Казалось, он говорит искренно. Завораживающий лунный свет, уютное тепло, в котором нежилось ее другое, спящее тело, приятное волнение от внимания красивого мужчины — все это, соединившись, помогло ей расслабиться и почувствовать себя уверенно. Она откинулась на подушки и начала свой рассказ:
— Я встаю рано, еще до рассвета. Мужчины уходят пасти овец, а мы с тетками доим коз. Из их молока мы делаем сыр и простоквашу. Днем я тку, чиню одежду, пеку хлеб. Еще я хожу за водой и собираю хворост. Присматриваю за своими братьями, родными и двоюродными, мою и одеваю их, слежу, чтобы они не попали в беду. Потом я помогаю матери готовить ужин и кормить мужчин, когда они вернутся.

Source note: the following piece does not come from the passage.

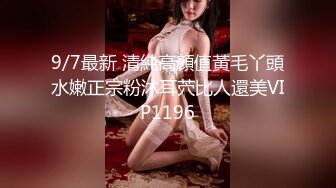 重金邀请知名女优，粉丝圆梦之夜，22岁极品美女，一对大白兔满分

— Сколько у тебя дел! И часто ты всем этим занимаешься?
— Каждый день.
—
Каждыйдень? Значит, у тебя совсем нет времени, чтобы просто погулять и полюбоваться пустыней?
— Конечно же нет! — воскликнула она, пораженная его наивностью. — Женщины должны заниматься домом, пока мужчины заботятся об овцах и козах. Хотя, — гордо добавила она, — мой отец иногда позволяет и мне попасти коз, если погода хорошая. А бывает, что женщинам приходится делать и мужскую работу. Например, если ветер опрокинет шатер, женские руки могут установить его так же ловко, как и мужские. И когда мы переезжаем на новое место, все работают поровну.
Она замолчала. Там, вдалеке, ее другое, спящее тело зашевелилось во сне. Даже сюда до нее доносились первые утренние звуки: торопливые шаги, плач проголодавшегося младенца, лепет проснувшихся детей. Стеклянные стены дворца подернулись дымкой и словно раздвинулись.
— Похоже, мне пора идти, — сказал мужчина. — Ты согласишься поговорить со мной еще?
— Конечно, — без колебания ответила Фадва. — Когда?